*** Begin section ***

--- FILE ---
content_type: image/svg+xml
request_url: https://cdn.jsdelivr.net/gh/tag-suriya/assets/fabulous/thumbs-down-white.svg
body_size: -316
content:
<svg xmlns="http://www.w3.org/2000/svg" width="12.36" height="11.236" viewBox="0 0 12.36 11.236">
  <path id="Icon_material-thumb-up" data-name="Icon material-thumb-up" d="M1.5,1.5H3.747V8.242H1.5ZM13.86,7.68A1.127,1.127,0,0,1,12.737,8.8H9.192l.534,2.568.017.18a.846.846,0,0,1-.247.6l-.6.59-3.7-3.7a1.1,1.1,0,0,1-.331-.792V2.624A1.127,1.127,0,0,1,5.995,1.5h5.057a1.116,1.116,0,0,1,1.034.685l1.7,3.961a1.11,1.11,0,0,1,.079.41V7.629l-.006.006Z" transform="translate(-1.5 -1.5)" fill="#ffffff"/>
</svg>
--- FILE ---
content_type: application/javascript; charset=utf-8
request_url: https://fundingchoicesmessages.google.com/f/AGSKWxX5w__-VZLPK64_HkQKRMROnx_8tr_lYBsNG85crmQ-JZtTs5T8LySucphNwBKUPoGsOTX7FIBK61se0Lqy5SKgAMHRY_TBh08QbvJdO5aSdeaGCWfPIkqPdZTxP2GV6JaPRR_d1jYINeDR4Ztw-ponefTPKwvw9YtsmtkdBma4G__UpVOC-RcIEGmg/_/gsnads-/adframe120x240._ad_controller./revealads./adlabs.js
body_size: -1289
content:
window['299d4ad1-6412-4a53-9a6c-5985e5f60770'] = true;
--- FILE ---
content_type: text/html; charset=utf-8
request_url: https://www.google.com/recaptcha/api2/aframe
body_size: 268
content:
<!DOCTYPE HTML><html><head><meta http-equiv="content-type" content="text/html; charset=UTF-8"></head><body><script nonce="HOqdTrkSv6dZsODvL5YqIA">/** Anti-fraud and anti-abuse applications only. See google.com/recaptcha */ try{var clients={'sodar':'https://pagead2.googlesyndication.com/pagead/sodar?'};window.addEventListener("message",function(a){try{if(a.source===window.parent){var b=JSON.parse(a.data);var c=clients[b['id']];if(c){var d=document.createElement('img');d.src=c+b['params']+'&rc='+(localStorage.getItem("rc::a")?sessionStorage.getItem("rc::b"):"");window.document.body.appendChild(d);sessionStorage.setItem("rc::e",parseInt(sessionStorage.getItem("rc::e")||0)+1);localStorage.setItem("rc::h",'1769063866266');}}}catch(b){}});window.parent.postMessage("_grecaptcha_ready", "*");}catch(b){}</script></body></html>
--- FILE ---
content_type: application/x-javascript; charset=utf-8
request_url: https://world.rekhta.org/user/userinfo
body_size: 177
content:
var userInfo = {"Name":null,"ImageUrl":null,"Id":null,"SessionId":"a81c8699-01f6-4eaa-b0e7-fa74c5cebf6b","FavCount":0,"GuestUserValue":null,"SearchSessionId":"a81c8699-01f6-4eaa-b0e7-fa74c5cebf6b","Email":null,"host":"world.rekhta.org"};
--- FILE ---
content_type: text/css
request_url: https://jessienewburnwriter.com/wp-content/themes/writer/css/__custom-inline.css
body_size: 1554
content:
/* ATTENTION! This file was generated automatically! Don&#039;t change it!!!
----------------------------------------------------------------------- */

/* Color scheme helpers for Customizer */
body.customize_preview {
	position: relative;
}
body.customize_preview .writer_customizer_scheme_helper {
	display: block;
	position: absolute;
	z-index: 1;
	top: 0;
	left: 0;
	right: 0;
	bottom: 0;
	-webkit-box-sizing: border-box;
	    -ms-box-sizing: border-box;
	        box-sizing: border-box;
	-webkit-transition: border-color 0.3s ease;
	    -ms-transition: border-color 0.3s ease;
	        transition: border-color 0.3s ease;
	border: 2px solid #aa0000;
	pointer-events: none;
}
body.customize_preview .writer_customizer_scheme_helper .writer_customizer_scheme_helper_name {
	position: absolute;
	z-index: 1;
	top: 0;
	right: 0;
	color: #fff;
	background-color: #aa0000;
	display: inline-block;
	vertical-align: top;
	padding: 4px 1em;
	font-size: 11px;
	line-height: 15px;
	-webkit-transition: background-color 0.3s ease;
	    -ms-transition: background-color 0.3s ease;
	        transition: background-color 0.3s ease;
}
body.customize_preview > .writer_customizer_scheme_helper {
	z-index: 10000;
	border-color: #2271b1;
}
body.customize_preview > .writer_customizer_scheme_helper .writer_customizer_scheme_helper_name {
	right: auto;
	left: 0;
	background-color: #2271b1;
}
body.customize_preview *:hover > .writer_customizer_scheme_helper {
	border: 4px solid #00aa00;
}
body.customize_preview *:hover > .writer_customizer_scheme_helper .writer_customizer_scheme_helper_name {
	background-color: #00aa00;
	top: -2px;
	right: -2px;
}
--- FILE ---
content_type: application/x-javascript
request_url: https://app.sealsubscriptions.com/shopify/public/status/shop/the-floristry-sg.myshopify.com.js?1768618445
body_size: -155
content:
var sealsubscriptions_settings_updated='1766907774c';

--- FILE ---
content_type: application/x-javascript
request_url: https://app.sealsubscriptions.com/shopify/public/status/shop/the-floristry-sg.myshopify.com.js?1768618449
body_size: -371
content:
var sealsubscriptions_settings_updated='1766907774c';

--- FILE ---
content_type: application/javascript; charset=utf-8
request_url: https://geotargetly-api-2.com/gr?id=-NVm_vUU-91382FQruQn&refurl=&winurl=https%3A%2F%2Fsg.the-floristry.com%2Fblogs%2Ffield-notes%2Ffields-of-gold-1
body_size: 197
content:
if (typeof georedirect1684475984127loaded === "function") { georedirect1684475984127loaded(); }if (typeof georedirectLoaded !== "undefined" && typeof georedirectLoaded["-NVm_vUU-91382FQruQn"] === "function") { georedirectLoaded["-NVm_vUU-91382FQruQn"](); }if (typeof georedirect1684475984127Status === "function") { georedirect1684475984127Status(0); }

*** End section ***

- _WHAT IS EXPECTED_:
Write only the number of lines in the entries that contain the word "myshopify".

- _YOUR RESPONSE_:
2